The judgment, delivered on May 5 but only published on June 26, found that the circumcision of a four-year-old Muslim boy who suffered from post-operative bleeding had violated the child’s fundamental right to be protected from bodily harm.

The Central Council of Jews in Germany lost no time in denouncing the ruling as an “unprecedented and dramatic intervention in the right of religious communities to self-determination” and “an outrageous and insensitive act.”

Aiman A. Mazyek, chairman of the Central Committee of Muslims in Germany, said he considered the Cologne ruling part of an ongoing debate about how much cultural difference is acceptable in Germany: “Certain elements of society see a threat in the other, in people who look and think differently,” he told the Forward.

Many mainstream political leaders also condemned the ruling. Foreign Minister Guido Westerwelle said in a statement that the legal debate “must not lead to doubts arising internationally about religious tolerance in Germany.” And in an interview with a German newspaper, Serkan Tören, integration expert for the Free Democratic Party, a junior partner in the government coalition, warned that “a ban on circumcision would be the clearest signal to the Muslims in our country that they aren’t part of Germany, that they aren’t even welcome.”

For all the intensity of the domestic debate, reaction from key figures outside Germany has gone further. Jonathan Sacks, Great Britain’s Orthodox chief rabbi, noted in the Jerusalem Post that a ban on circumcision “was the route chosen by two of the worst enemies the Jewish people ever had, the Seleucid ruler Antiochus IV and the Roman emperor Hadrian, both of whom set out to extinguish not only Jews but also Judaism.”

“Do judges in Cologne today really not know what happened the last time Germany went down that road?” Sacks asked.

For both Jews and Muslims, circumcision of sons during childhood is considered a fundamental religious rite for membership in the community. It is a rite that took place without government interference even during the Nazi era. But in 2010, a child of Muslim parents in Cologne developed minor bleeding after a Muslim doctor circumcised him for religious reasons at the parents’ request. Though a local hospital addressed the issue and the child’s health was not endangered, a local prosecutor pressed charges against the doctor. A trial court dismissed the case, but the prosecutor appealed the ruling to a higher court, which reversed the dismissal and barred the practice when done for non-medical reasons.

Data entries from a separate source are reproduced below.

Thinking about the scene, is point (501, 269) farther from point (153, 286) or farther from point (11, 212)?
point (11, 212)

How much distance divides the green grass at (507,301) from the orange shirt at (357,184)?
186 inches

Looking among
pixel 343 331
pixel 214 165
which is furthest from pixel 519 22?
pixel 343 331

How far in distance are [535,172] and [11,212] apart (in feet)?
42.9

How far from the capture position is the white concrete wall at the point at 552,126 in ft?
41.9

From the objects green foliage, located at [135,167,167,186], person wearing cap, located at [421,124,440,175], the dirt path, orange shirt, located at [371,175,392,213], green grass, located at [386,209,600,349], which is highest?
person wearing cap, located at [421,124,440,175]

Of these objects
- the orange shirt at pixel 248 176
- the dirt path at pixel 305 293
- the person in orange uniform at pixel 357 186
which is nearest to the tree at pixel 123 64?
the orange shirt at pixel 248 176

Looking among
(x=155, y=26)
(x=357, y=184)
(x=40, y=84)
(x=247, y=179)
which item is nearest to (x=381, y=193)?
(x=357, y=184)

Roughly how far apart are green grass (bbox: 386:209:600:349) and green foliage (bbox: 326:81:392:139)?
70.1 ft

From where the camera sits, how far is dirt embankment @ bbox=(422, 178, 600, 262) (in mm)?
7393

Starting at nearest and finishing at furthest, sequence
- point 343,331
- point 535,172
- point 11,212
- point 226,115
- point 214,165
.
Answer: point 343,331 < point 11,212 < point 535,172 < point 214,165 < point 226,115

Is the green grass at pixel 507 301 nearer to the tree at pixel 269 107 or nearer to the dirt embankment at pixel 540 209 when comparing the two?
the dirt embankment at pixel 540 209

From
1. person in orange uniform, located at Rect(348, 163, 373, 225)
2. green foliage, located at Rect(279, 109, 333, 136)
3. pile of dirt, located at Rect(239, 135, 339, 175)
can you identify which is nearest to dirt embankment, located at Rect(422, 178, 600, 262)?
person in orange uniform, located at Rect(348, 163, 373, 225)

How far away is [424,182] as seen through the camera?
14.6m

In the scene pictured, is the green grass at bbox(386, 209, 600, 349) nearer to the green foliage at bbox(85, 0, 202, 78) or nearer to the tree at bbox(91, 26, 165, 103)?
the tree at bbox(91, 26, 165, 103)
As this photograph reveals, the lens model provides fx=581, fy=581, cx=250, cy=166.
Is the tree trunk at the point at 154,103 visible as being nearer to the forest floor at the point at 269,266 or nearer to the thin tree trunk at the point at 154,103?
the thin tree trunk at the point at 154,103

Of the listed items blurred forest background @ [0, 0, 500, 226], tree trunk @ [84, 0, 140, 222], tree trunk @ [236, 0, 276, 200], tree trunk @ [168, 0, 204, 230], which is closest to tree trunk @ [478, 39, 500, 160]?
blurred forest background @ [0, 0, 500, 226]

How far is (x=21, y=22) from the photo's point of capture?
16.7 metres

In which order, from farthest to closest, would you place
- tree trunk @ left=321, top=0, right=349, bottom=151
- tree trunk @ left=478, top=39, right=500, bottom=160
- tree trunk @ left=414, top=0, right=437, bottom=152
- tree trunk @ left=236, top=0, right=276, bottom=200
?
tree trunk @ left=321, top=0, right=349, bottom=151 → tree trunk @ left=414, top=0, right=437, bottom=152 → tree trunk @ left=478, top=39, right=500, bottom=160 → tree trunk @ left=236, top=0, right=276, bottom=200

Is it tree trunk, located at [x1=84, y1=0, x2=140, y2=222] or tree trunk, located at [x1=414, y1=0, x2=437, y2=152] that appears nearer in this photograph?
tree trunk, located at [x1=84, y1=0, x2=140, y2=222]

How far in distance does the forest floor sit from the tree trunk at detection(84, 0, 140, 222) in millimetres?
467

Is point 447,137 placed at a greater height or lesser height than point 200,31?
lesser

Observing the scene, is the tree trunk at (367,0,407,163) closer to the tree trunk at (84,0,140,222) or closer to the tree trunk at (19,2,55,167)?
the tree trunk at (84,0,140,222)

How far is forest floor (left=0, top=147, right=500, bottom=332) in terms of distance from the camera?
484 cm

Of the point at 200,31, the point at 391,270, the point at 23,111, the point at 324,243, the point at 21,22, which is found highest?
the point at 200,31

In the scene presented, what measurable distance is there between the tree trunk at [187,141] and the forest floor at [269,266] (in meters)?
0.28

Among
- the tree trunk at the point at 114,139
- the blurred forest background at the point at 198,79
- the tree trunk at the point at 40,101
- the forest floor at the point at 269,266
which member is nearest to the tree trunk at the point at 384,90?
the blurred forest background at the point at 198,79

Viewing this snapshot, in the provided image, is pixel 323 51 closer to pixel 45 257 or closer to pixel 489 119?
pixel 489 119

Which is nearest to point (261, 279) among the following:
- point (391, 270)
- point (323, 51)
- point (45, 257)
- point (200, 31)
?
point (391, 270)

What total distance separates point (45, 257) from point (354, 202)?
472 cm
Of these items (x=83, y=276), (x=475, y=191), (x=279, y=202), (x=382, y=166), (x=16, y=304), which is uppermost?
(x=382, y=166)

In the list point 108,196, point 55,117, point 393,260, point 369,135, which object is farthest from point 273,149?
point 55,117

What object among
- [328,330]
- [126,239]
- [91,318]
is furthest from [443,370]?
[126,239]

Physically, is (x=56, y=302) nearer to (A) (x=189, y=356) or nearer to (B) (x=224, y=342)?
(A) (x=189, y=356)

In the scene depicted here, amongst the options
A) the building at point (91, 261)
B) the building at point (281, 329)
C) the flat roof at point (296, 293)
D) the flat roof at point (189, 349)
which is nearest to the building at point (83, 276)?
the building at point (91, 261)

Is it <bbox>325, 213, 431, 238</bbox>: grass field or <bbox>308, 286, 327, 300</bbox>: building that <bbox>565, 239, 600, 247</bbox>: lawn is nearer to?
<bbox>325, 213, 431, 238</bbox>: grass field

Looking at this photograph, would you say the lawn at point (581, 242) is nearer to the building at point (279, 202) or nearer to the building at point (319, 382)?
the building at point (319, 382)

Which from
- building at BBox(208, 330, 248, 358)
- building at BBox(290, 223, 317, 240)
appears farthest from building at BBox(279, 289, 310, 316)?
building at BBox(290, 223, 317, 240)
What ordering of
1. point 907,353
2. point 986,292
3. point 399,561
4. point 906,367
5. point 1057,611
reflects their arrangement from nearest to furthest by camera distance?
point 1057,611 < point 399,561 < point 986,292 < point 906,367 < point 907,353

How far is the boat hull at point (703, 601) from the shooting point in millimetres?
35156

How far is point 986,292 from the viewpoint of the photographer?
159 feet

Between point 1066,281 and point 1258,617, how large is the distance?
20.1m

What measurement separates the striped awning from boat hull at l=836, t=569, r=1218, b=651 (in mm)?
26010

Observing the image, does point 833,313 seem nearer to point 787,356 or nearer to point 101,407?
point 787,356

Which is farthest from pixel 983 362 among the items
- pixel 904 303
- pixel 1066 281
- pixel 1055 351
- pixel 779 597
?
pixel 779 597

The Cologne judges weighed two separate issues — the right to religious freedom and the right to bodily integrity — and concluded that circumcision, “even when done properly by a doctor with the permission of the parents, should be considered bodily harm if it is performed on a boy who is unable to give his own consent.” In the words of the decision, circumcision went “against the interests of a child to decide later for himself what religion he wishes to belong to.”

While the verdict only applies to the Cologne area, the ruling could set a precedent for other parts of Germany. On July 3, Berlin’s Jewish Hospital — a 250-year-old institution — changed its circumcision policy out of fear that its doctors could face prosecution. Gerhard Nerlich, a spokesperson for the hospital, said that the decision had been made to stop circumcising males below 14 years of age whose parents seek the procedure simply for religious or ethnic reasons — hospital circumcisions being an option chosen by many secular Jews in Germany for their sons out of a sense of tradition, even if they have no interest in the actual religious ritual.

Nerlich added that the hospital would continue to perform the procedure for medical and hygienic reasons; it’s possible that Jews might continue to obtain circumcisions there under this rubric.